Higher education completion is an achievement, a goal or a challenge, depending on a person’s position. People who have achieved this goal are in position to have better job opportunities and greater security than those who have not. For those with some college but no degree there are reasons to look ahead and make college completion part of their game plan.
There is a large population of people who have tried but not completed higher education. The National Student Clearinghouse Research Center estimated that during the past 20 years more than 30 million Americans have enrolled in college but left before they completed a certificate or degree. Rather than dropping out of higher education many of them “stopped out,” says Cory Rusin, student success coordinator at Binghamton University. For any number of reasons they left school but now are ready to complete their education. “Their displacement from higher education is not a result of abandonment, but of a change in the direction of their chosen path.” They may have faced a mental or physical health problem, had a lack of financial resources or started a family.
Now, many near-completers are ready to take on higher education completion again; 98 percent of people with some college but no degree express an interest in returning. The DOE reports that almost 40 percent of students are age 25 and older; the National Center of Education Statistics projects the population growth for students age 25 and older to be 5 percent faster than for students under age 25.
Near-completers who go back to school will face challenges such as scheduling work, time with family and time for classes. They may be uncertain about their chances for success as a student. In spite of these realities, near-completers and nontraditional students who are returning to higher education have some advantages that can make them more positive about moving toward completion.
Nontraditional students have developed task-oriented problem solving skills. When nontraditional students handle responsibilities in their work and family lives, they determine an action plan with steps to follow. This skill in developing a plan can help them overcome the added stress of course work, says Marcus Johnson, PhD, at University of Cincinnati. Near completers are more apt to respond with an action plan than the emotional response younger students may have.
Nontraditional students can be very motivated to complete higher education. Students see increased salary and job opportunity as a way to create financial security for their family. Bachelor’s degree completers earn almost $25,000 more per year than people with a high school education, and earn almost $1 million more over their lifetimes. Even associate degree completion will increase earnings up to $4,460 per year.
Education innovations help nontraditional students. Education technology makes many near completers feel positive about their education experience; 60 percent of students believe learning technology helps them achieve higher grades. In addition to the subject matter, many online students believe online learning also helps improve their technology skills; 52 percent of students believe that their improved tech skills make them more employable. Many near completers already have a step toward higher education completion because of their life experience. Students can demonstrate mastery of skills and knowledge with competency based education in over 600 programs online and on campus.
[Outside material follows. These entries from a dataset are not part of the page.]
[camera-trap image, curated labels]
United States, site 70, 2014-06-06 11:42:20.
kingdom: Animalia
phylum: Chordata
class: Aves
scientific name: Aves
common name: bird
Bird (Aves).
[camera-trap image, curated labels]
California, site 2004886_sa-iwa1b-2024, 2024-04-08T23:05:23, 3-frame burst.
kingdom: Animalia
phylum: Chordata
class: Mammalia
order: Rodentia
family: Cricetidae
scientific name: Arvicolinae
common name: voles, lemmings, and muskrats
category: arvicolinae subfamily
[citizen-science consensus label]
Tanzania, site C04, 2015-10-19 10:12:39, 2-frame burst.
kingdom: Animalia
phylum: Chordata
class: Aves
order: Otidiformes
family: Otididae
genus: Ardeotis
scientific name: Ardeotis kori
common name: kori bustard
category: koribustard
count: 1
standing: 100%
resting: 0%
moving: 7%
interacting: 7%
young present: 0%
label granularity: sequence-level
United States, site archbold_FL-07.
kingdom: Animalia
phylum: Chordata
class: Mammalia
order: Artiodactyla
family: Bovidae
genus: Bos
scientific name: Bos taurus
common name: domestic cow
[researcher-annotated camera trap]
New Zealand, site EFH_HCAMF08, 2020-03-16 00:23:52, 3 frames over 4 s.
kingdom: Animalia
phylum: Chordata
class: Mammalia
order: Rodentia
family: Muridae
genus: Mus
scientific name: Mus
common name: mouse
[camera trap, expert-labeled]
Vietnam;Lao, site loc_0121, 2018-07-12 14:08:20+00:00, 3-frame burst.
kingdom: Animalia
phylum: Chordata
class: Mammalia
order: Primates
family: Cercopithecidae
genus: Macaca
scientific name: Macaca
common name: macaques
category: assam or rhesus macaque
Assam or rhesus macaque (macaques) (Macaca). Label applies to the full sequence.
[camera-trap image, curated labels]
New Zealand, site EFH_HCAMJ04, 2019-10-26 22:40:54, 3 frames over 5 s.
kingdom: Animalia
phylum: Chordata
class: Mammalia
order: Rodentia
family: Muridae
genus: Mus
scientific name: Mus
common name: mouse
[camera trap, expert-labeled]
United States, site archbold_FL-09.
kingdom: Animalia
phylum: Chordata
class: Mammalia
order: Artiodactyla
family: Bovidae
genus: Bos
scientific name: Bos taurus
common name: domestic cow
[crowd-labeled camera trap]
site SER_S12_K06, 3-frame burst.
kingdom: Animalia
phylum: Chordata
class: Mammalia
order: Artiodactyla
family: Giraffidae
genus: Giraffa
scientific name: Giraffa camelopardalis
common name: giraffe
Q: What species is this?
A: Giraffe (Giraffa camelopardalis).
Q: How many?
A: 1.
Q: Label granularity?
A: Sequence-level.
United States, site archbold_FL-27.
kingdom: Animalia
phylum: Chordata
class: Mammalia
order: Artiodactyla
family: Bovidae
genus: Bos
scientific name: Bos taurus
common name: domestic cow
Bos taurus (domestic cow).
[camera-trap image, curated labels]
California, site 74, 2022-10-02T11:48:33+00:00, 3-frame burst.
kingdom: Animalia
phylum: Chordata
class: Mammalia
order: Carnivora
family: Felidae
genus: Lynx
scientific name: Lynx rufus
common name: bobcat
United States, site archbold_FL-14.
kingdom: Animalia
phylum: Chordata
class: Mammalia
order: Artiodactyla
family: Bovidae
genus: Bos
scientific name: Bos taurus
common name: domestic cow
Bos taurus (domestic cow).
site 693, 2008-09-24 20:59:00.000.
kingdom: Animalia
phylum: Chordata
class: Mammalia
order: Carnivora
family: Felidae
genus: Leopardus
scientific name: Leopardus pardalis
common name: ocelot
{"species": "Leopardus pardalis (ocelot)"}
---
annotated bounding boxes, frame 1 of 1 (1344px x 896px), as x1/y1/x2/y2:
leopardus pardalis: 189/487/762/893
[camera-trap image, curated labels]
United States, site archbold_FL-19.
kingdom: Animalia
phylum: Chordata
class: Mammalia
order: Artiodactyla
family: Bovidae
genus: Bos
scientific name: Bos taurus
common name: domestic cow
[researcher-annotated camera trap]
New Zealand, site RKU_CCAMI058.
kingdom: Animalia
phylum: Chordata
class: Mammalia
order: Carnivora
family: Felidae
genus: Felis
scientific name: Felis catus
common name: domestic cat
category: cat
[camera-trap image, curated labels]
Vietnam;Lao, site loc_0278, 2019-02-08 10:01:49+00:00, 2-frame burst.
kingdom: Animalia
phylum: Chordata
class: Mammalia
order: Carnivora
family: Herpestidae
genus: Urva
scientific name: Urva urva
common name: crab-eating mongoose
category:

Near-completers benefit from programs that help overcome financial obstacles. Employer tuition assistance removes one of the biggest barriers to higher education completion, creating solutions for employers and employees alike.
Higher education completion is important for employers who need skilled and educated employees. The federal completion goal is for 60 percent of people 25-34 years old to earn an associates or bachelor’s degree by 2020. At the current rate that goal will be met in 2041, more than 20 years behind. Lumina Foundation’s goal was for 60 percent of working-age adults to earn a certificate, associate or bachelor’s degree by 2025. At the current rate that goal will be reached in 2056, more than 30 years behind.
Students of all ages are enrolling in college, but non-completion remains a problem. “Enrollment is going up, but we don’t see students attaining credentials at the same rate,” says Danette Howard, senior vice president and chief strategy officer for the Lumina Foundation. Tuition assistance is a resource that serves both employees and employers, and plays a vital role in higher education completion.